Metabolic Profiling in Association with Vascular Endothelial Cell Dysfunction Following Non-Toxic Cadmium Exposure.

机构信息

Guangxi Colleges and Universities Key Laboratory of Prevention and Control of Highly Prevalent Diseases, Guangxi Medical University School of Public Health, Nanning 530021, China.
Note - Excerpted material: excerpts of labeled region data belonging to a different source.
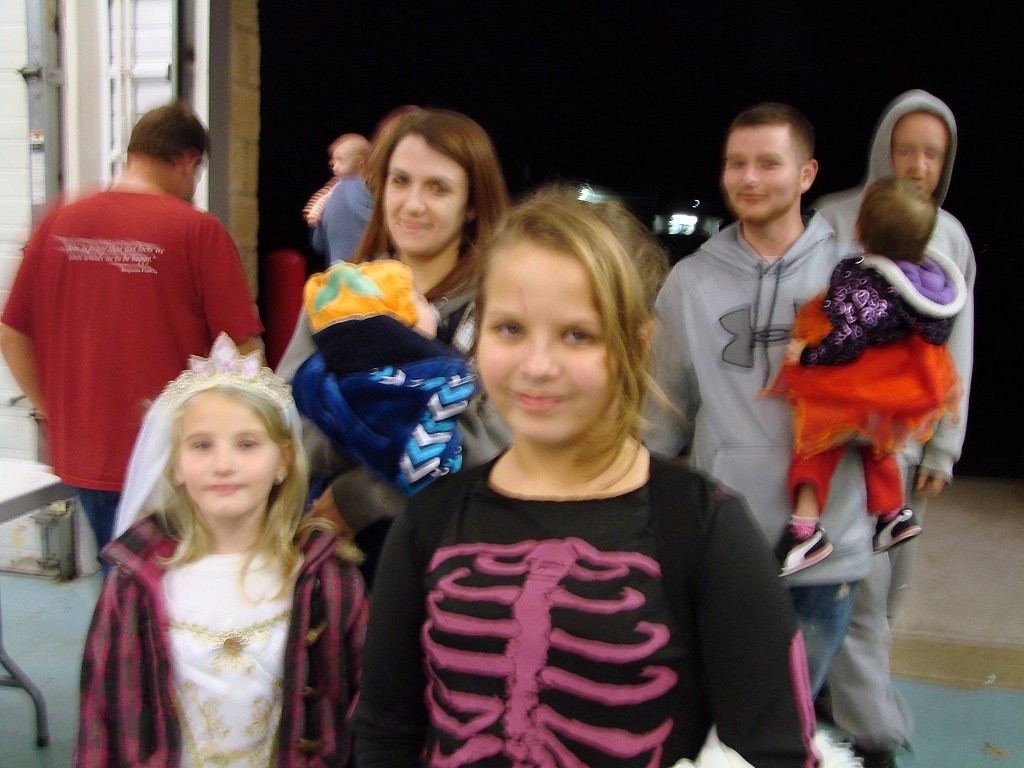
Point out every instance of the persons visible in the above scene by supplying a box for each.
[811,88,977,768]
[71,334,373,768]
[633,103,874,701]
[0,105,269,580]
[267,108,512,597]
[756,176,968,578]
[341,184,864,768]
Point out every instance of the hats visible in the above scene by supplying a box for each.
[303,260,417,332]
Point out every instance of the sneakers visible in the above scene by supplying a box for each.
[771,525,835,579]
[872,508,921,554]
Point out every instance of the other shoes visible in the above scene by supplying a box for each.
[816,685,836,726]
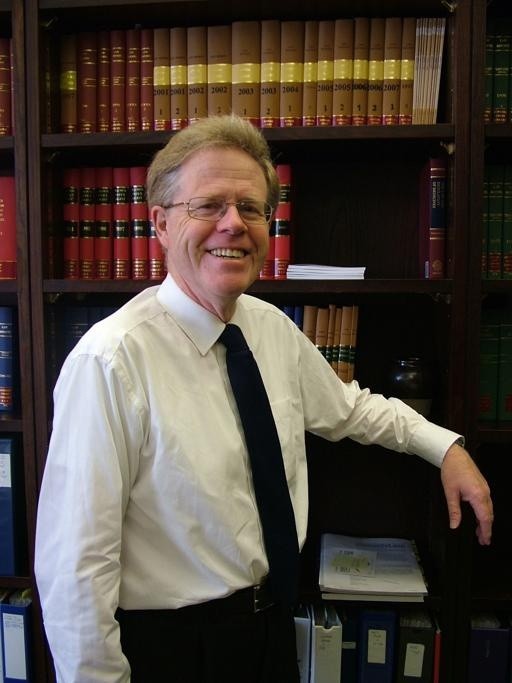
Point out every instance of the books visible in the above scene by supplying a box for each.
[0,1,41,682]
[45,14,445,134]
[46,301,358,441]
[477,35,511,421]
[293,531,512,683]
[43,159,291,279]
[417,158,448,279]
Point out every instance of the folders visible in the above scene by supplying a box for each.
[0,436,25,578]
[292,599,436,683]
[0,586,33,683]
[468,612,512,683]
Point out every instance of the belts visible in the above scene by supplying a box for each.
[225,584,278,612]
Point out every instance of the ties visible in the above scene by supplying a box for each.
[216,323,300,620]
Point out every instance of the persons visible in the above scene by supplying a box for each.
[26,113,496,682]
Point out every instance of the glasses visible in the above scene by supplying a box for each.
[163,196,274,225]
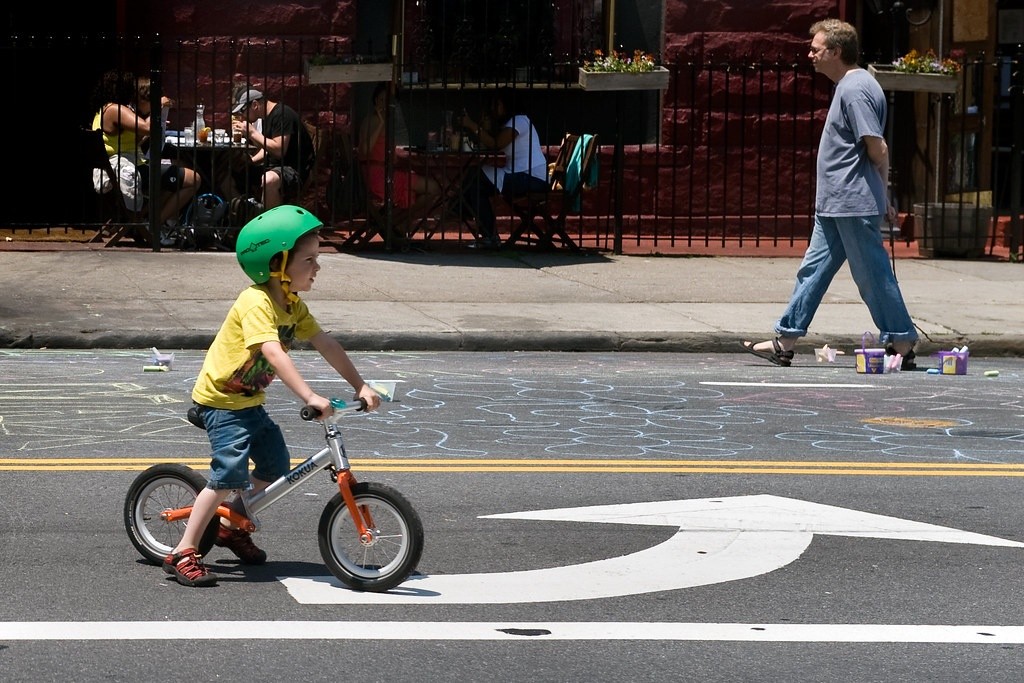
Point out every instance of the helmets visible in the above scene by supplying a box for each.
[236,205,323,285]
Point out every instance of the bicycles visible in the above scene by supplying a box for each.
[124,397,425,594]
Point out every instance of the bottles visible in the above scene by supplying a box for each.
[192,105,205,131]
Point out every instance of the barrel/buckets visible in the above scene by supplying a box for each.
[854,331,885,374]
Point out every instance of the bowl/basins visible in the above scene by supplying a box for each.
[151,354,174,370]
[939,351,968,375]
[814,349,837,363]
[913,202,993,259]
[367,382,396,401]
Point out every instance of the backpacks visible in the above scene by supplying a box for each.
[185,193,263,251]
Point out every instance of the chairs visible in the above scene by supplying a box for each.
[502,132,601,255]
[77,125,162,248]
[293,120,326,205]
[332,132,433,250]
Department of Epidemiology, Guangxi Medical University School of Public Health, Nanning 530021, China.

出版信息

Int J Mol Sci. 2017 Sep 5;18(9):1905. doi: 10.3390/ijms18091905.

Abstract

This study aimed to determine the metabolic profile of non-toxic cadmium (Cd)-induced dysfunctional endothelial cells using human umbilical vein endothelial cells (HUVECs). HUVECs ( = 6 per group) were treated with 0, 1, 5, or 10 μM cadmium chloride (CdCl₂) for 48 h. Cell phenotypes, including nitric oxide (NO) production, the inflammatory response, and oxidative stress, were evaluated in Cd-exposed and control HUVECs. Cd-exposed and control HUVECs were analysed using gas chromatography time-of-flight/mass spectrometry. Compared to control HUVECs, Cd-exposed HUVECs were dysfunctional, exhibiting decreased NO production, a proinflammatory state, and non-significant oxidative stress. Further metabolic profiling revealed 24 significantly-altered metabolites in the dysfunctional endothelial cells. The significantly-altered metabolites were involved in the impaired tricarboxylic acid (TCA) cycle, activated pyruvate metabolism, up-regulated glucogenic amino acid metabolism, and increased pyrimidine metabolism. The current metabolic findings further suggest that the metabolic changes linked to TCA cycle dysfunction, glycosylation of the hexosamine biosynthesis pathway (HBP), and compensatory responses to genomic instability and energy deficiency may be generally associated with dysfunctional phenotypes, characterized by decreased NO production, a proinflammatory state, and non-significant oxidative stress, in endothelial cells following non-toxic Cd exposure.

摘要

本研究旨在利用人脐静脉内皮细胞(HUVEC)来确定无毒镉(Cd)诱导的功能失调的内皮细胞的代谢特征。将 HUVEC(每组 6 个)用 0、1、5 或 10 μM 氯化镉(CdCl₂)处理 48 h。在 Cd 暴露和对照 HUVEC 中评估细胞表型,包括一氧化氮(NO)产生、炎症反应和氧化应激。用气相色谱飞行时间/质谱对 Cd 暴露和对照的 HUVEC 进行分析。与对照 HUVEC 相比,Cd 暴露的 HUVEC 功能失调,表现为 NO 产生减少、促炎状态和非显著的氧化应激。进一步的代谢特征分析显示,功能失调的内皮细胞中有 24 种代谢物发生显著变化。显著改变的代谢物涉及受损的三羧酸(TCA)循环、激活的丙酮酸代谢、上调的糖质氨基酸代谢和增加的嘧啶代谢。目前的代谢研究结果进一步表明,与 TCA 循环功能障碍、己糖胺生物合成途径(HBP)的糖基化以及基因组不稳定性和能量缺乏的代偿反应相关的代谢变化可能与功能失调表型普遍相关,其特征是一氧化氮(NO)产生减少、促炎状态和非显著的氧化应激,在非毒性 Cd 暴露后内皮细胞中。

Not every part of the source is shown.